**Exercise details**
Copy the material word for word, starting at the line that contains "How distantly placed" and ending at the line that contains "4283 millimetres", and include both of those lines.

**Records provided**
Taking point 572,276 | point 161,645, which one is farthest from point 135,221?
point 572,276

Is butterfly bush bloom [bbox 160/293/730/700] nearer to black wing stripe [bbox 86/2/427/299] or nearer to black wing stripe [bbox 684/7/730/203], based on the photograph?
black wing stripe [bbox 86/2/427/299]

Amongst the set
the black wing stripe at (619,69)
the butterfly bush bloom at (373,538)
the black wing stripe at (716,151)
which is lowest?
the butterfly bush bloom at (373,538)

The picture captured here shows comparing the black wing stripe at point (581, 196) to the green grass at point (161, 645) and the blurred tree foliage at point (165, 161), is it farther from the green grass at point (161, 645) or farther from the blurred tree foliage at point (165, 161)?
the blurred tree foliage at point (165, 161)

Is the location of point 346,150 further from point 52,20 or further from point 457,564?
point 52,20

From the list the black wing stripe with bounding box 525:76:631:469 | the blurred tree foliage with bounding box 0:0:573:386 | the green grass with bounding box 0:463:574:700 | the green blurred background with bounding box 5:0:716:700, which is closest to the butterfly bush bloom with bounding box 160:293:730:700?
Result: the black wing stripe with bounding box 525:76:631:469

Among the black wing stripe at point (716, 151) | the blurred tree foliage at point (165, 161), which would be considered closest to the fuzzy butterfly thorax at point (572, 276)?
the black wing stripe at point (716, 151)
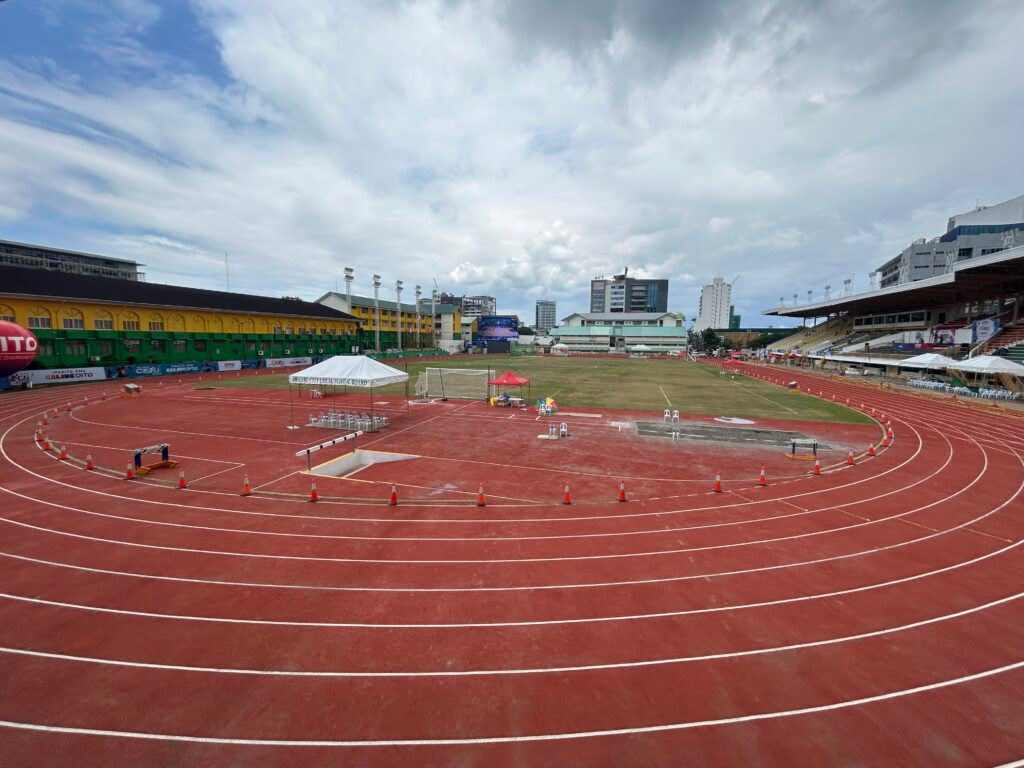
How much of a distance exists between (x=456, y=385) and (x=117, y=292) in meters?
44.9

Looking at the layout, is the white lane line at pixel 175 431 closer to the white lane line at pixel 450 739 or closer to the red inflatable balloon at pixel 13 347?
the red inflatable balloon at pixel 13 347

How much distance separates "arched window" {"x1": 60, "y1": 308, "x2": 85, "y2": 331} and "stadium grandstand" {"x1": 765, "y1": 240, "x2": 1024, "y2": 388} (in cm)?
8391

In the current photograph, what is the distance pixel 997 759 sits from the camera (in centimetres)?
518

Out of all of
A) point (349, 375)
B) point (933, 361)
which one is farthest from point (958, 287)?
point (349, 375)

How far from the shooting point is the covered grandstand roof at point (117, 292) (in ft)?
136

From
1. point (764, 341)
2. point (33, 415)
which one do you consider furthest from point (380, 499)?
point (764, 341)

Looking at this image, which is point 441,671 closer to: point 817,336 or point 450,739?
point 450,739

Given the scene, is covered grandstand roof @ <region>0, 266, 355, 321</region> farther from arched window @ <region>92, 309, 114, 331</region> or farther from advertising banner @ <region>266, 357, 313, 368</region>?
advertising banner @ <region>266, 357, 313, 368</region>

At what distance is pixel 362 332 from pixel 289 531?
8319 cm

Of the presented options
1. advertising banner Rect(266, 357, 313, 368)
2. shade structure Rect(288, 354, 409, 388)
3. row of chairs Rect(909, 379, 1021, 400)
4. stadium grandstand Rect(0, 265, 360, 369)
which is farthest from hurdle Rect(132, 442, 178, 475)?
row of chairs Rect(909, 379, 1021, 400)

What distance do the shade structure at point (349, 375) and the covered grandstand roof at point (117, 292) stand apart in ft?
127

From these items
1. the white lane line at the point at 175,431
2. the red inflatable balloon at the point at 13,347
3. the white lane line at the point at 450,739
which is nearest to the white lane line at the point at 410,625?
the white lane line at the point at 450,739

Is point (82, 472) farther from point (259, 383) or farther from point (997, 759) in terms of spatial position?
point (259, 383)

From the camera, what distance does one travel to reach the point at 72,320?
143 feet
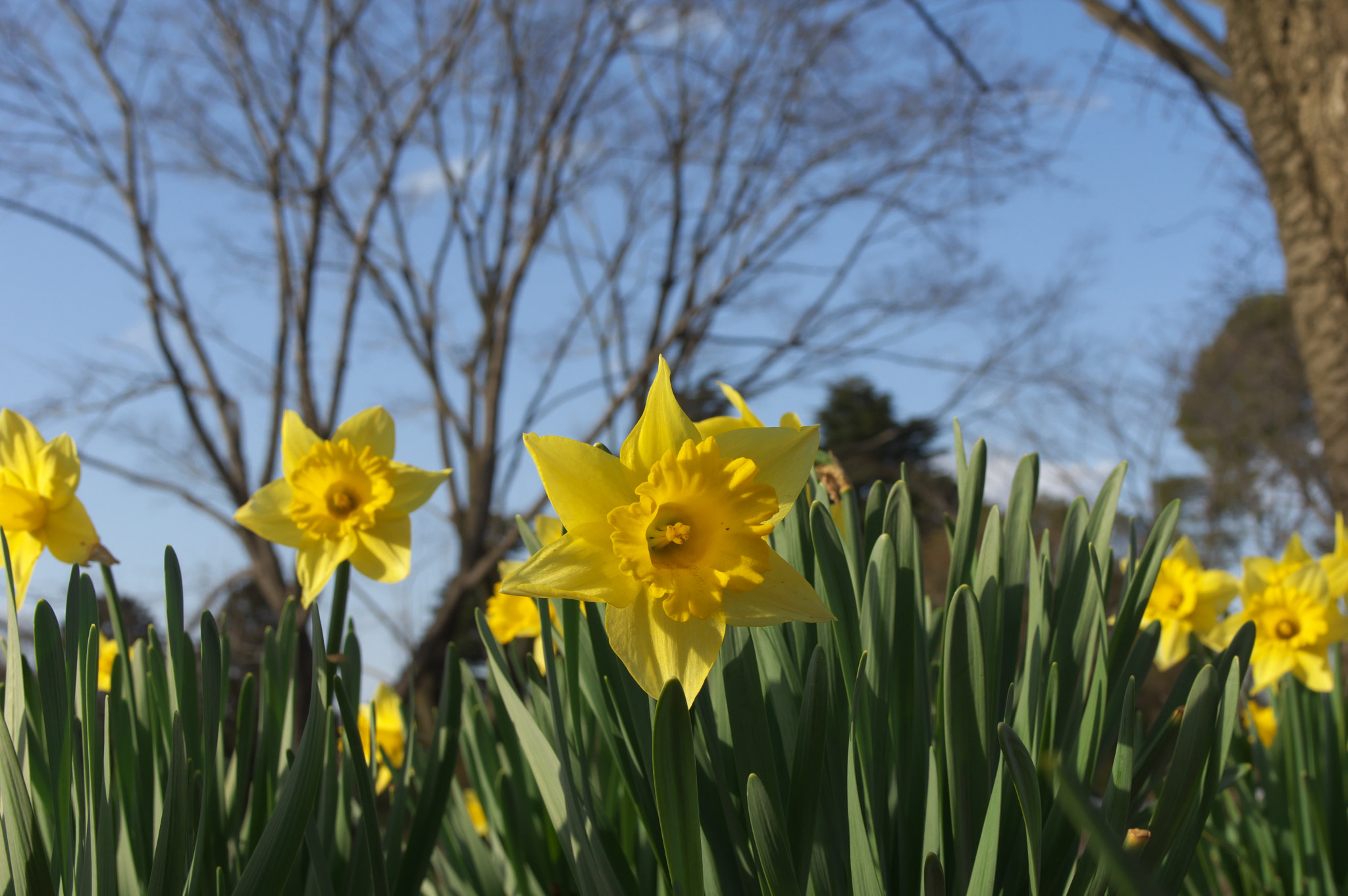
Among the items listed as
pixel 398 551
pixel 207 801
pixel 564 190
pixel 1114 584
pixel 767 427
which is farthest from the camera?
pixel 564 190

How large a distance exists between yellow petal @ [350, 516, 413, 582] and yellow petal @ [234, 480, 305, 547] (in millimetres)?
69

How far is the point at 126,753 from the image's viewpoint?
2.22 feet

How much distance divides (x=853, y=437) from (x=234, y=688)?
885 centimetres

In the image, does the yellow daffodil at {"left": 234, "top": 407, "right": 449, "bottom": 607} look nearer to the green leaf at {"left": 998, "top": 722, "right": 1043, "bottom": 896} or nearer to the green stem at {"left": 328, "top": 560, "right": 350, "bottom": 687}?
the green stem at {"left": 328, "top": 560, "right": 350, "bottom": 687}

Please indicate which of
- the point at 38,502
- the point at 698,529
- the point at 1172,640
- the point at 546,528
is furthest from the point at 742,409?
the point at 1172,640

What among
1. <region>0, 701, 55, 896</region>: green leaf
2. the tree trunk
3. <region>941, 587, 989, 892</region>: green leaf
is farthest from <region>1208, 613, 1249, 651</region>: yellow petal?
the tree trunk

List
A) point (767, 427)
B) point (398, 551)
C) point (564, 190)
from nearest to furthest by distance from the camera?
point (767, 427), point (398, 551), point (564, 190)

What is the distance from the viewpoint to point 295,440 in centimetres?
91

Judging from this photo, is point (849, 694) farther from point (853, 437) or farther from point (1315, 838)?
point (853, 437)

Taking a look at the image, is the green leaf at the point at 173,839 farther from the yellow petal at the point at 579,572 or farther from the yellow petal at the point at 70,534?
the yellow petal at the point at 70,534

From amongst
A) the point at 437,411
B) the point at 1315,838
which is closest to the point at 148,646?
the point at 1315,838

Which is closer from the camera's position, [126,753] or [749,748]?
[749,748]

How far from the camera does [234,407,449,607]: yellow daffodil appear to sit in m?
0.82

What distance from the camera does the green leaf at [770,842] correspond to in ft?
1.50
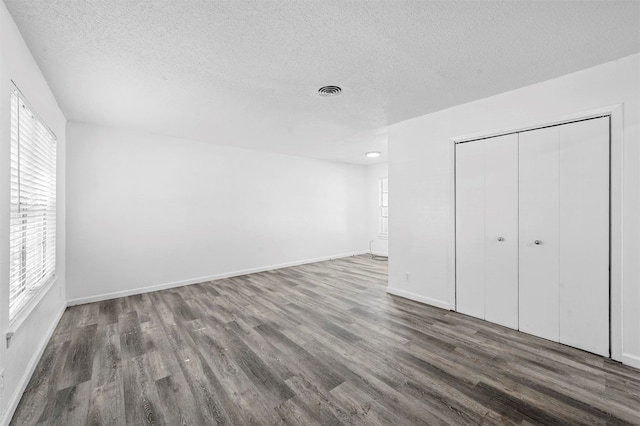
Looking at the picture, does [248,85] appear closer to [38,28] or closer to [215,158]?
[38,28]

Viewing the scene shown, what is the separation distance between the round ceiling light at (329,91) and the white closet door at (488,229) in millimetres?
1695

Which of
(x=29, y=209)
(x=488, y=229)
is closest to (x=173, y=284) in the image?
(x=29, y=209)

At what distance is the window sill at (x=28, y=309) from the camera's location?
1887 millimetres

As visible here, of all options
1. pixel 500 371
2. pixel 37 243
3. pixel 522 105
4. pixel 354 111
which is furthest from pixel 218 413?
pixel 522 105

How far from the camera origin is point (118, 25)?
1887mm

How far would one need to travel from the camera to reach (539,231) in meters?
2.81

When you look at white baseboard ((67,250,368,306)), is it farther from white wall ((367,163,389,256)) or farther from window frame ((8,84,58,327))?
white wall ((367,163,389,256))

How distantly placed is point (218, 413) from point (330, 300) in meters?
2.30

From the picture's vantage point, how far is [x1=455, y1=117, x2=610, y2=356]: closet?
8.14 feet

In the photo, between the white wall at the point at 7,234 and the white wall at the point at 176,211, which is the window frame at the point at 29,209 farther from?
the white wall at the point at 176,211

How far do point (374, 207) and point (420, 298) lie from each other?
4283 millimetres

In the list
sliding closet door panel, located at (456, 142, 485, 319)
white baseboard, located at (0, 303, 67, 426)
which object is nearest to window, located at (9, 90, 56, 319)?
white baseboard, located at (0, 303, 67, 426)

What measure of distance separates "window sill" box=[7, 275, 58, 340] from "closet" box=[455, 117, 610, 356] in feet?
13.5

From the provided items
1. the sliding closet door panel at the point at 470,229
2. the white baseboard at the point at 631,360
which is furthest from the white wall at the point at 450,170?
the sliding closet door panel at the point at 470,229
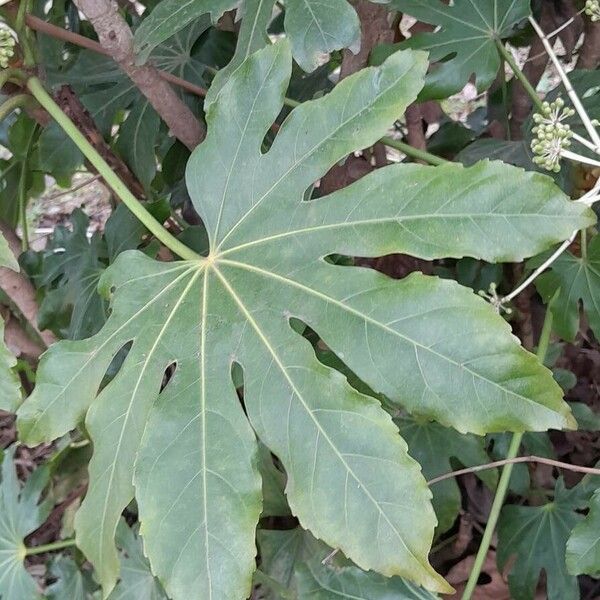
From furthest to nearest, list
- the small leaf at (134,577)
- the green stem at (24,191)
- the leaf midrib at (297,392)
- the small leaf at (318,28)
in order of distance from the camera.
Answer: the green stem at (24,191), the small leaf at (134,577), the small leaf at (318,28), the leaf midrib at (297,392)

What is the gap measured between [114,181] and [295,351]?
25cm

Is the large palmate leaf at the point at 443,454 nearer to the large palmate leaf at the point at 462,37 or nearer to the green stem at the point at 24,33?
the large palmate leaf at the point at 462,37

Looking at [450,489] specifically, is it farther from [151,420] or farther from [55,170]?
[55,170]

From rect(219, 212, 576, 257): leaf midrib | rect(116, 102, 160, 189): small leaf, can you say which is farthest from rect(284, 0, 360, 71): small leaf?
rect(116, 102, 160, 189): small leaf

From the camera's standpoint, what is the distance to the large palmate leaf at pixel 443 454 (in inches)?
38.5

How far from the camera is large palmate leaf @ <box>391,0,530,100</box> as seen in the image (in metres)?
0.79

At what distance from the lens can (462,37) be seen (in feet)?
2.68

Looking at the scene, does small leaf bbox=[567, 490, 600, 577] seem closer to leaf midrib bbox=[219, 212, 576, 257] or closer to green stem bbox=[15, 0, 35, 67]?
leaf midrib bbox=[219, 212, 576, 257]

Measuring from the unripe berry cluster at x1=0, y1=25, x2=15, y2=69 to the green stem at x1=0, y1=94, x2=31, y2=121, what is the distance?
0.04 m

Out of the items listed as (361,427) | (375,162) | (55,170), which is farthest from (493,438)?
(55,170)

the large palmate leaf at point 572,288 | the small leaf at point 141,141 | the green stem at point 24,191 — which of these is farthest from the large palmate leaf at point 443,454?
the green stem at point 24,191

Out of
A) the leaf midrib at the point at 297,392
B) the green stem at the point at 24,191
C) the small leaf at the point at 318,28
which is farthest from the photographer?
the green stem at the point at 24,191

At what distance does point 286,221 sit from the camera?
2.01 feet

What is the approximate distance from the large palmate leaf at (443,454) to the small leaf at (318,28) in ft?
1.77
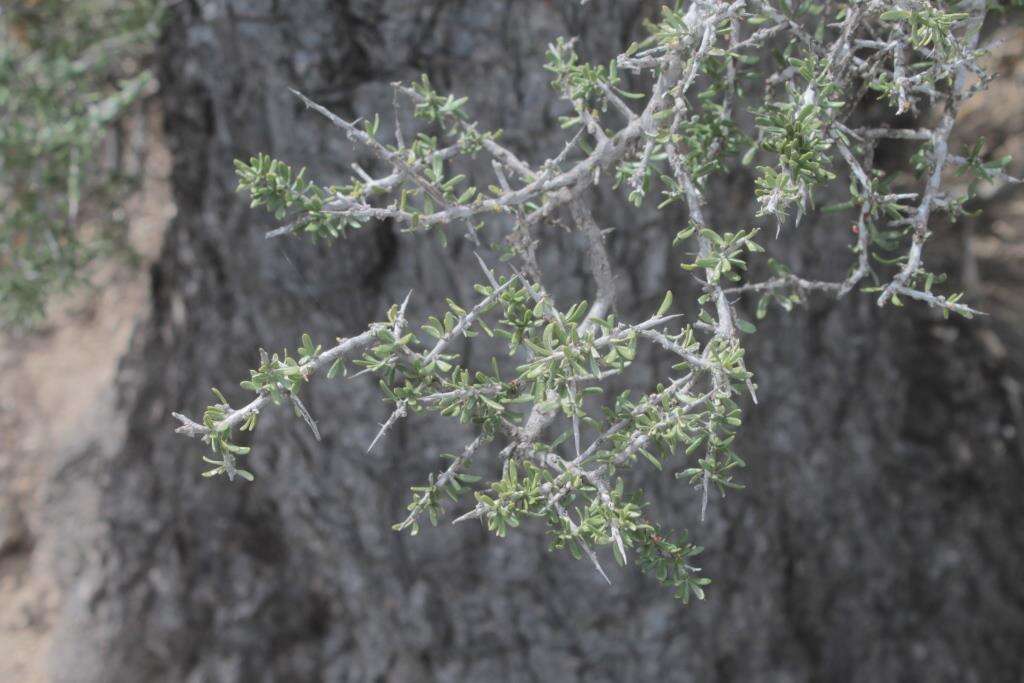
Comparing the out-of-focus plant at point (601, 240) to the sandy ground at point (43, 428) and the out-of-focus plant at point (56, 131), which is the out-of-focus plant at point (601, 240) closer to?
the out-of-focus plant at point (56, 131)

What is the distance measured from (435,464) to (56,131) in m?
0.79

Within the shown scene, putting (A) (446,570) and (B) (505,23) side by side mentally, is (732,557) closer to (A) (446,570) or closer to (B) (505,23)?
(A) (446,570)

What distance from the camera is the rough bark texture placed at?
138cm

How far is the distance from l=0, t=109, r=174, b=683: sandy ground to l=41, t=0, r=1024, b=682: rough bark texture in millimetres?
106

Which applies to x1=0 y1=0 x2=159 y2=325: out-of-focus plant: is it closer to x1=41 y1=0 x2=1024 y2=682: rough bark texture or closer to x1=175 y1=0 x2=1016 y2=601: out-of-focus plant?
x1=41 y1=0 x2=1024 y2=682: rough bark texture

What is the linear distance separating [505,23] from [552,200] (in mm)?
569

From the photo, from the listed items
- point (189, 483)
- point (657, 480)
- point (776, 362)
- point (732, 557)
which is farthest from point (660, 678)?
point (189, 483)

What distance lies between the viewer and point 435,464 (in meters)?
1.57

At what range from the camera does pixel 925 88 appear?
2.67ft

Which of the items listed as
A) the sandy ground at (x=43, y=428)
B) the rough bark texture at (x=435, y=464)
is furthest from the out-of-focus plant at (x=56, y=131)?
the sandy ground at (x=43, y=428)

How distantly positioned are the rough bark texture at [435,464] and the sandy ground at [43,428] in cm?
11

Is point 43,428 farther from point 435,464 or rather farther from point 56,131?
point 435,464

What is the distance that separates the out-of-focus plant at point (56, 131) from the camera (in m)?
1.51

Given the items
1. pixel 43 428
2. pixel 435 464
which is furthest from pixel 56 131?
pixel 43 428
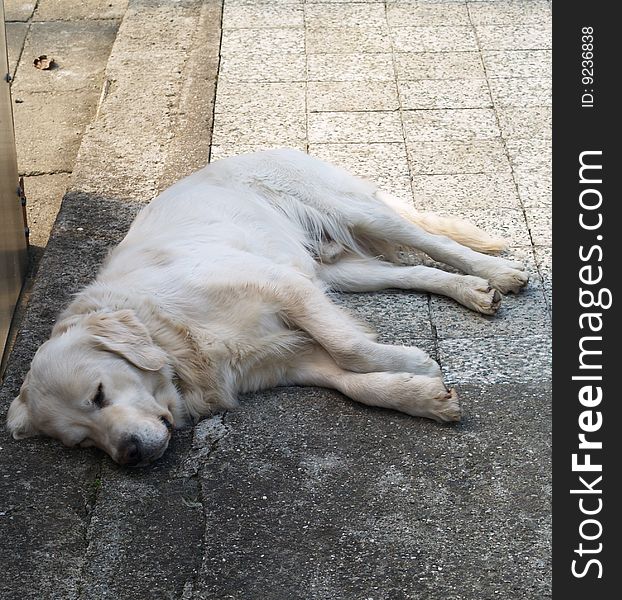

**Solution for this exercise**
How distantly placed is point (218, 413) from point (330, 300) in meters?
2.30

From the picture's vantage point, how far is [x1=455, y1=117, x2=610, y2=356]: closet?
8.14 feet

In the photo, between the white wall at the point at 7,234 and the white wall at the point at 176,211, which is the window frame at the point at 29,209 farther from?
the white wall at the point at 176,211

How far do point (374, 207) and point (420, 298) lie from each other?
4283 millimetres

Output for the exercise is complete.